#### 주어진 지시 A
IMDB 데이터를 준비하는 지문을 보고 다음 물음에 답하시오.
(i) 데이터셋을 불러올 때 num_words에 지정한 값은 무엇인가?
(ii) pad_sequences에서 maxlen으로 준 값은 무엇인가?
(iii) DataLoader를 만들 때 batch_size는 얼마로 정했는가?

#### 지문
*-*-*

In [None]:
import torch
import keras
from sklearn.model_selection import train_test_split

# IMDB 데이터셋 
(train_input, train_target), (test_input, test_target) =\
     keras.datasets.imdb.load_data(num_words=500)

# 훈련세트, 검증세트
train_input, val_input, train_target, val_target = train_test_split(
    train_input, train_target, test_size=0.2, random_state=42
)

In [None]:
# 패딩 처리
from keras.preprocessing.sequence import pad_sequences

train_seq = pad_sequences(train_input, maxlen=100)
val_seq = pad_sequences(val_input, maxlen=100)

In [None]:
print(train_seq.shape, train_target.shape)

(20000, 100) (20000,)


In [None]:
# 파이토치 torch.tensor 자료형으로 변환 
train_seq = torch.tensor(train_seq)
val_seq = torch.tensor(val_seq)

In [5]:
train_target.dtype

dtype('int64')

In [6]:
train_target = torch.tensor(train_target, dtype=torch.float32)
val_target = torch.tensor(val_target, dtype=torch.float32)

In [7]:
train_target.dtype

torch.float32

In [8]:
#  TensorDataset, DataLoader 
from torch.utils.data import TensorDataset, DataLoader

train_dataset = TensorDataset(train_seq, train_target)
val_dataset = TensorDataset(val_seq, val_target)

# 32개의 배치로 섞어서 나눠준다.
train_loader = DataLoader(train_dataset, batch_size=32, shuffle=True)
val_loader = DataLoader(val_dataset, batch_size=32, shuffle=False)

*-*-*

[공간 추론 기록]
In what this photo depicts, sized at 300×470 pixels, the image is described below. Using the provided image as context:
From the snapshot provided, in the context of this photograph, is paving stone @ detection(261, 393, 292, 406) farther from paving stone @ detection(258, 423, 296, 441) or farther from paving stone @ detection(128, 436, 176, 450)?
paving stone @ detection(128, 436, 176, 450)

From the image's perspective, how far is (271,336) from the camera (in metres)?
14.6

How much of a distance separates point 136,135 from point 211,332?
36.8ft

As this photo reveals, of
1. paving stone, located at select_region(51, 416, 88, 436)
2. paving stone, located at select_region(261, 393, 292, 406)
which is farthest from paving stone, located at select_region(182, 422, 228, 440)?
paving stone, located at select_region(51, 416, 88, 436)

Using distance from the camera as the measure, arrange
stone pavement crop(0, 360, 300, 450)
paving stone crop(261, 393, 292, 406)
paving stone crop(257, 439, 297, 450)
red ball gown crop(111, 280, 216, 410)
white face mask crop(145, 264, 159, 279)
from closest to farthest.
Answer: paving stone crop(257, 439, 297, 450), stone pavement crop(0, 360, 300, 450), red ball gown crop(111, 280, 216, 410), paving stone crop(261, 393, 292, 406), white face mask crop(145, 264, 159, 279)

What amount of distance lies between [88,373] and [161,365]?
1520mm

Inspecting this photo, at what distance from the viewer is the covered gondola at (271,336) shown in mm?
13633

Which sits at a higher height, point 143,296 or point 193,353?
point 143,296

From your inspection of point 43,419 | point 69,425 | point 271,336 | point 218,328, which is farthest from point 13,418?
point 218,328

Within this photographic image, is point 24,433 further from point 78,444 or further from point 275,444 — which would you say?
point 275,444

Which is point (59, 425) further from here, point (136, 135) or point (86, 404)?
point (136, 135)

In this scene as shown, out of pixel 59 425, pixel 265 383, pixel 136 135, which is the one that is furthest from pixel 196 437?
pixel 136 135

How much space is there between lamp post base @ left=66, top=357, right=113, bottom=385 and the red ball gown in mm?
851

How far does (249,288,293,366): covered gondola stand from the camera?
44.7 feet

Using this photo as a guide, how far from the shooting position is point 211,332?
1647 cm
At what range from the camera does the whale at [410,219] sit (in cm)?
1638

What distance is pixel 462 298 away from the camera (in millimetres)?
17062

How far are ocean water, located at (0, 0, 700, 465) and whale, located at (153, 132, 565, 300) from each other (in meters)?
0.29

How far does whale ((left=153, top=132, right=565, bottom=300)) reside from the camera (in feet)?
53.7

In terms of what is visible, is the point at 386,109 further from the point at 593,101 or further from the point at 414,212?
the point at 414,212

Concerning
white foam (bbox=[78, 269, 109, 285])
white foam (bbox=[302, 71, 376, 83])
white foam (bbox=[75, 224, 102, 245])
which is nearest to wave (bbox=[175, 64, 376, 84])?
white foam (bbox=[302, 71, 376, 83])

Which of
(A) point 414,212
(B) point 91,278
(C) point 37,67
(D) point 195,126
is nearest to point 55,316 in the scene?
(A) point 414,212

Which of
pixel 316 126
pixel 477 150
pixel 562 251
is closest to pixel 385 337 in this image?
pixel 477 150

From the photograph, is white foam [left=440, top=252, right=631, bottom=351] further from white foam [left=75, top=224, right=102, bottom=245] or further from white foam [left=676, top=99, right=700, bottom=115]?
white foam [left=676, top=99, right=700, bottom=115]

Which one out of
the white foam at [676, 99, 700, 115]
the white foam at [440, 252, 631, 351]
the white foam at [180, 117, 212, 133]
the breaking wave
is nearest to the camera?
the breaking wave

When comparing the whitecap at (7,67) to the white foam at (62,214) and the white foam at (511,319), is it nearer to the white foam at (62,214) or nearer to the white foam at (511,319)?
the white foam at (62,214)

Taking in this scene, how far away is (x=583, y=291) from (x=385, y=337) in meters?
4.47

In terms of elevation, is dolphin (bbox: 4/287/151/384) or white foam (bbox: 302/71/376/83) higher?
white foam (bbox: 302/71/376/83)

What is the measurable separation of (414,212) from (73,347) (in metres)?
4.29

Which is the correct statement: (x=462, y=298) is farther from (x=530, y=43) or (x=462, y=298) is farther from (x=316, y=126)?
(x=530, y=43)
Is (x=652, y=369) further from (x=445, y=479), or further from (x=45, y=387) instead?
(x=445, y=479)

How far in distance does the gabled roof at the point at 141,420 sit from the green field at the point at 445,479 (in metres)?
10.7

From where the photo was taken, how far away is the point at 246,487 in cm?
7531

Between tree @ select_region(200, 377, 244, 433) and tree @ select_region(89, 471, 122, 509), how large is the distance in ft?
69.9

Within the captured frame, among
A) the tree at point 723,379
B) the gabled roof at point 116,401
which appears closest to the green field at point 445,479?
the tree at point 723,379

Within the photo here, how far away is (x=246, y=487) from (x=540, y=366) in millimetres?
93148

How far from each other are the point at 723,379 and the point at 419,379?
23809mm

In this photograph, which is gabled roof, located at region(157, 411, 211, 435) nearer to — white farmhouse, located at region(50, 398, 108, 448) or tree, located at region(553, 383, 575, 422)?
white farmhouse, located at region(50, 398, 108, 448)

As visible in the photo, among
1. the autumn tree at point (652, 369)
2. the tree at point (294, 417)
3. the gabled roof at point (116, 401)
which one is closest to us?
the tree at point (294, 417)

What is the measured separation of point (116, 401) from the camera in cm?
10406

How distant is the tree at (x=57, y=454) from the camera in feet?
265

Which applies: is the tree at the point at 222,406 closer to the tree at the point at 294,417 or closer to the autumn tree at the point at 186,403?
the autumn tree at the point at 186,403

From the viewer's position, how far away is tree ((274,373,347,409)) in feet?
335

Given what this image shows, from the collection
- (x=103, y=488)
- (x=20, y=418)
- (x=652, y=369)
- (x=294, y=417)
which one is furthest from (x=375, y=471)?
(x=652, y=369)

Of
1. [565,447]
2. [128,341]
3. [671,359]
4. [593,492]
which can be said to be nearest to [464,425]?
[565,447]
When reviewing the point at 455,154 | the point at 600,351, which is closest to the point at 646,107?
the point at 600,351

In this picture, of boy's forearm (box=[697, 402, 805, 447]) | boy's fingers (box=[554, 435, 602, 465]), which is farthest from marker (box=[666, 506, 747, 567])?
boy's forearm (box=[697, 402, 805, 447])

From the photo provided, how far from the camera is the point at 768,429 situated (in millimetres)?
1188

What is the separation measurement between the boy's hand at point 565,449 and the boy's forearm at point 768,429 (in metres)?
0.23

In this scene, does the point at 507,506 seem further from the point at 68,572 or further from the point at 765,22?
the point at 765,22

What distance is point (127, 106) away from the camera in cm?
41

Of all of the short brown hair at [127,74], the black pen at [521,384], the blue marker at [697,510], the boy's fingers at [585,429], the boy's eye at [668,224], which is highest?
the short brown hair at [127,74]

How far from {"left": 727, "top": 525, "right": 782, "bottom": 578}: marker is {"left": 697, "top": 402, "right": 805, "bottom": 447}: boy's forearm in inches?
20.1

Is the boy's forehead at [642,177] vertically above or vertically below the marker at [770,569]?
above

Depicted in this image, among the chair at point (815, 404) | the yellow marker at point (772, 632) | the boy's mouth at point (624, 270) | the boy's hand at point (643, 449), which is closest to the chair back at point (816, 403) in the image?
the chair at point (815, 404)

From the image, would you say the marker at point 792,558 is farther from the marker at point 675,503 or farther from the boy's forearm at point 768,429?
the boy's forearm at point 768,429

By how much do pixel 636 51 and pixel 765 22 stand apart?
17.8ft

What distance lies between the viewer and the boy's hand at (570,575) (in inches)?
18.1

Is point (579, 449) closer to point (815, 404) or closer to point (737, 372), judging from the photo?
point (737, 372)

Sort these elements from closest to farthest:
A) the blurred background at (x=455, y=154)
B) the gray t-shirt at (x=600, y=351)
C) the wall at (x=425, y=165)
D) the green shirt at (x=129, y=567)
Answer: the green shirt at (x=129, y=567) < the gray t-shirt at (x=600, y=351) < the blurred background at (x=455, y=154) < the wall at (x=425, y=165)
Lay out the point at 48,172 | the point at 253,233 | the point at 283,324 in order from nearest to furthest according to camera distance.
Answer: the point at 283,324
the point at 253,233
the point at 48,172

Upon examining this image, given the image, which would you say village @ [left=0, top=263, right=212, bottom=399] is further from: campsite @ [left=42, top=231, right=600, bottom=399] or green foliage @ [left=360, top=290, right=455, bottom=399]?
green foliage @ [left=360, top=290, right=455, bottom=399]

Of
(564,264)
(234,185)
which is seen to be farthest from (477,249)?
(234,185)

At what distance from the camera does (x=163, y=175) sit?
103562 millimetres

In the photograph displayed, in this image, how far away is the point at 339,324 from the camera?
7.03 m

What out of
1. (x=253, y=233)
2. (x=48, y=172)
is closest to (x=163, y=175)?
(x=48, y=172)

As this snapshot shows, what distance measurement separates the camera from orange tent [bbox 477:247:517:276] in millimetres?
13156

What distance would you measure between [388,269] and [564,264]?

*-*-*

#### 주어진 지시 B
위에 제시된 행들의 첫 줄부터 "Answer: paving stone"가 들어 있는 줄까지, 양 끝 줄을 포함하여 한 글자도 바꾸지 말고 그대로 다시 쓰시오.

#### 응답 A
(i) 500
(ii) 100
(iii) 32

#### 응답 B
In what this photo depicts, sized at 300×470 pixels, the image is described below. Using the provided image as context:
From the snapshot provided, in the context of this photograph, is paving stone @ detection(261, 393, 292, 406) farther from paving stone @ detection(258, 423, 296, 441) or farther from paving stone @ detection(128, 436, 176, 450)?
paving stone @ detection(128, 436, 176, 450)

From the image's perspective, how far is (271,336) from the camera (in metres)?
14.6

How much of a distance separates point 136,135 from point 211,332?
36.8ft

As this photo reveals, of
1. paving stone, located at select_region(51, 416, 88, 436)
2. paving stone, located at select_region(261, 393, 292, 406)
which is farthest from paving stone, located at select_region(182, 422, 228, 440)?
paving stone, located at select_region(51, 416, 88, 436)

Using distance from the camera as the measure, arrange
stone pavement crop(0, 360, 300, 450)
paving stone crop(261, 393, 292, 406)
paving stone crop(257, 439, 297, 450)
red ball gown crop(111, 280, 216, 410)
white face mask crop(145, 264, 159, 279)
from closest to farthest.
Answer: paving stone crop(257, 439, 297, 450), stone pavement crop(0, 360, 300, 450), red ball gown crop(111, 280, 216, 410), paving stone crop(261, 393, 292, 406), white face mask crop(145, 264, 159, 279)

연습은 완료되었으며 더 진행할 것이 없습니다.